Ho letto il tuo editoriale Il nostro zaino; dobbiamo dirci e ripeterci qualcosa di etico , anche a costo di sacrificare pagine di fotografie e resoconti di cerimonie per le quali siamo troppo interessati a ricercare l’immagine, il nome, l’elogio! Non mi è facile, in tempi burrascosi per le istituzioni, rimanere sereno e non essere travolto dallo sconforto. Qualche considerazione. Per noi alpini il riscontro della coerenza va ricercato nello Statuto con cinque imperativi: 1) tenere e tramandare le tradizioni; 2) rafforzare i vincoli di fratellanza; 3) favorire i rapporti con i reparti in armi; 4) promuovere e favorire lo studio dei problemi della montagna; 5) concorrere in attività di volontariato. La nostra vita associativa si traduce in propositi, progetti, azioni, ma anche in modi di comportamento che devono essere permeati di trasparenza, serenità etica, correttezza.
Piero Camanni Sondrio
Sono sicuro che Piero, da buon amico e avvocato, perorerà la mia assoluzione va bene anche la formula dubitativa per avere massacrato senza pietà il suo lungo scritto. Per ragioni di spazio ho estrapolato solo alcuni concetti che ritengo essenziali.
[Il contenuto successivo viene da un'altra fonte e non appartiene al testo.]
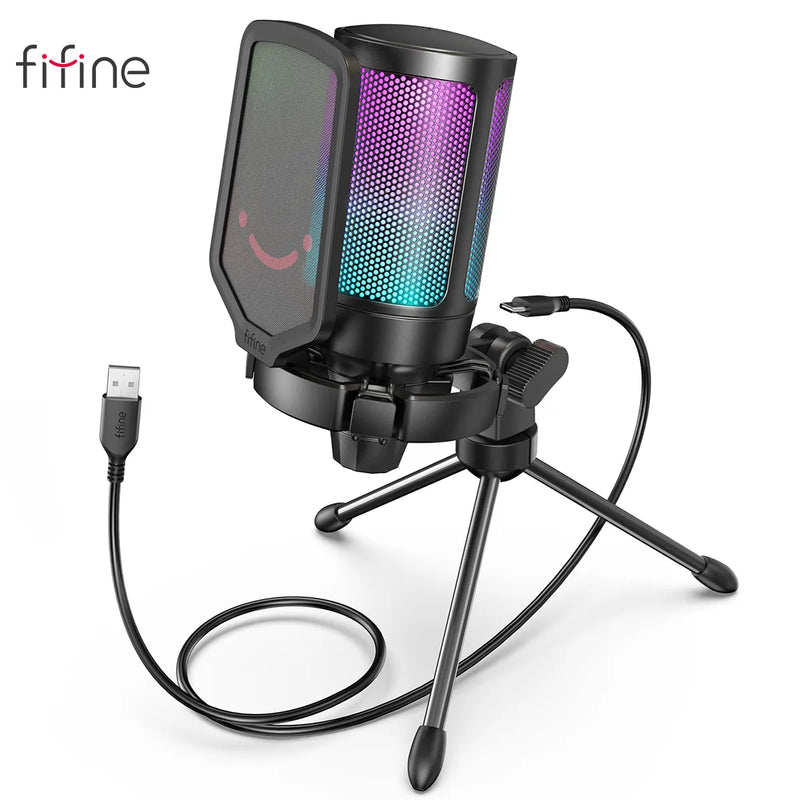 FIFINE-USB Microfone Condensador Gaming, Filtro Pop, Montagem de Choque, Controle de ganho para Podcasts, PC, PS4, PS5, MAC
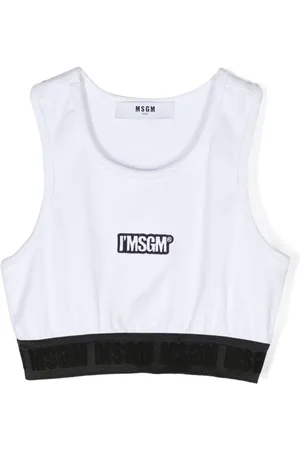 Msgm Finstrikket cropped top med logomærke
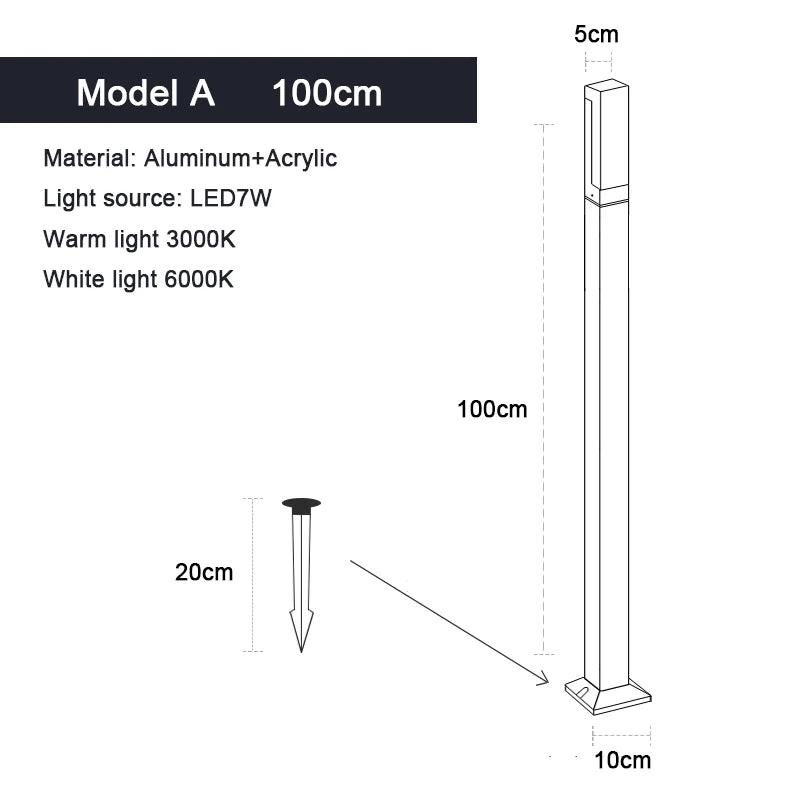 IP65 LED Lawn Light – 7W Aluminum & Acrylic Garden Post Lamp 30–100cm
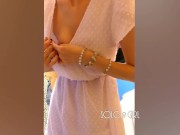 Slutty teen public masturbation in the dressing room, plays with pussy fingers close up 8/16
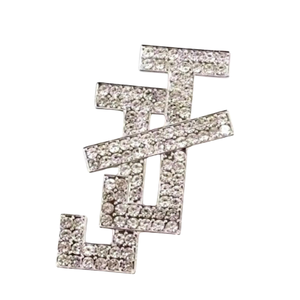 Silver Crystal <b>Letter</b> Logo Brooch Pin Sparkling Rhinestone Statement Lapel Badge Fashion Jewelry Accessory for Women Custom - Product Image 2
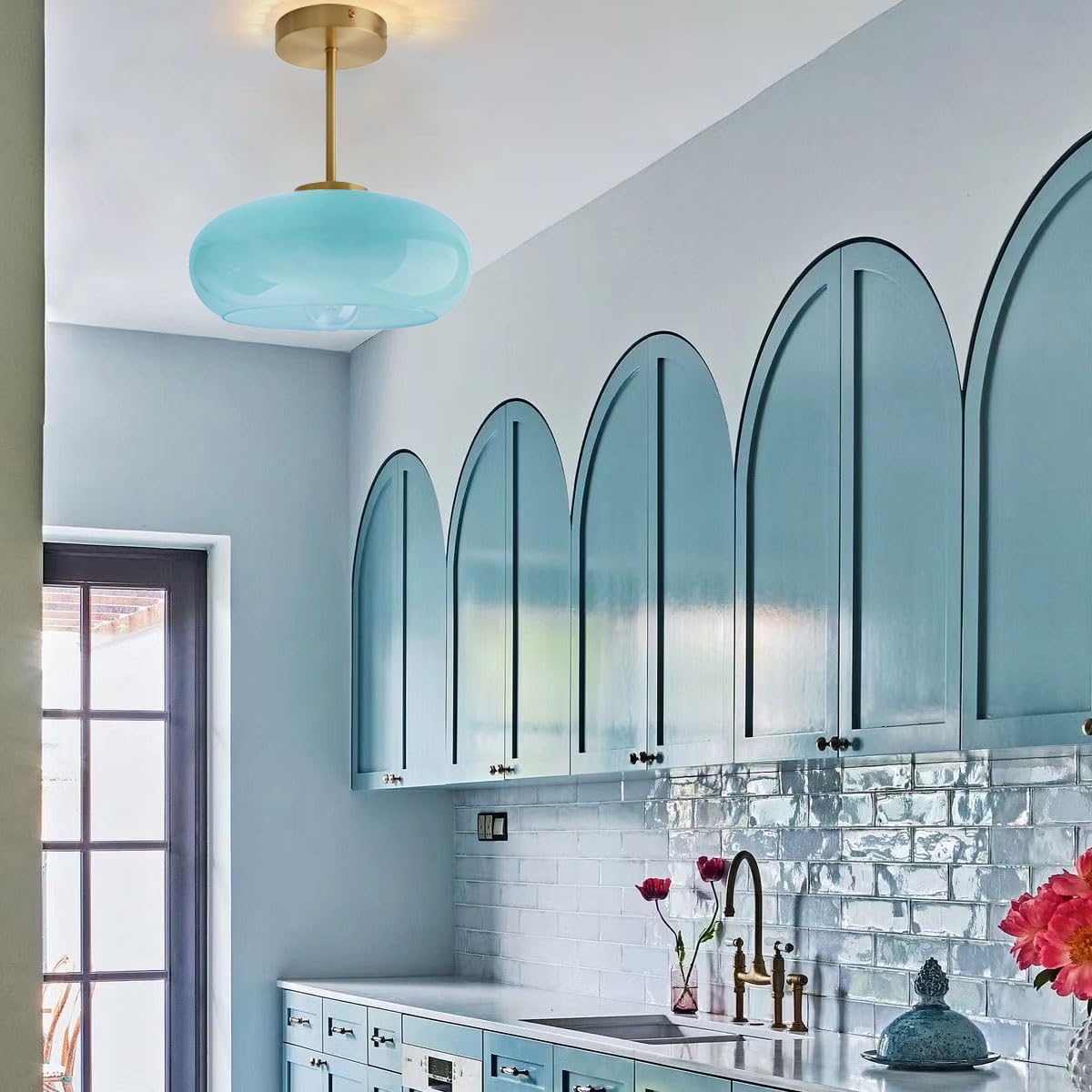 Semi Flush Mount Ceiling Light Blue Glass Ceiling Lights 11" Large Globe Shade Vintage Brushed Gold Brass Flush Mount Lamp Modern Close to Light Fixture for Hallway Bedroom Entrance (Blue)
Ce n’è abbastanza per riflettere. È vero che si sta diffondendo un disorientamento epocale nella nostra società, liberatasi dai riferimenti sicuri delle generazioni passate: la famiglia, la fede, l’attaccamento alle tradizioni, la dirittura morale. Se è innegabile che l’uomo, da sempre, è pervaso dal demone del dominio, della smodata esibizione di sé e della propria ricchezza, oggi, come non bastasse, circola anche tanta arroganza, supponenza e povertà di spirito. L’avere sembra azzerare l’essere. Noi alpini siamo, o cerchiamo di essere, controcorrente ponendo come riferimenti irrinunciabili i valori dello Statuto e della nostra storia. Una sfida. Parlarne più diffusamente su L’Alpino? È un lavoro che si cerca di fare, senza appesantire la linea di uno strumento d’informazione che ha una sua impostazione attenta alla vita associativa e alla sensibilità di quasi quattrocentomila abbonati. Nessuno sconforto però e nessun cedimento; solo consapevolezza che non è sufficiente sfilare impeccabilmente per dieci ore per le vie delle nostre città per sentirsi alpini: bisogna onorare l’impegno di continuare a camminare sulle orme dei nostri veci .
Pubblicato sul numero di marzo 2010 de L’Alpino.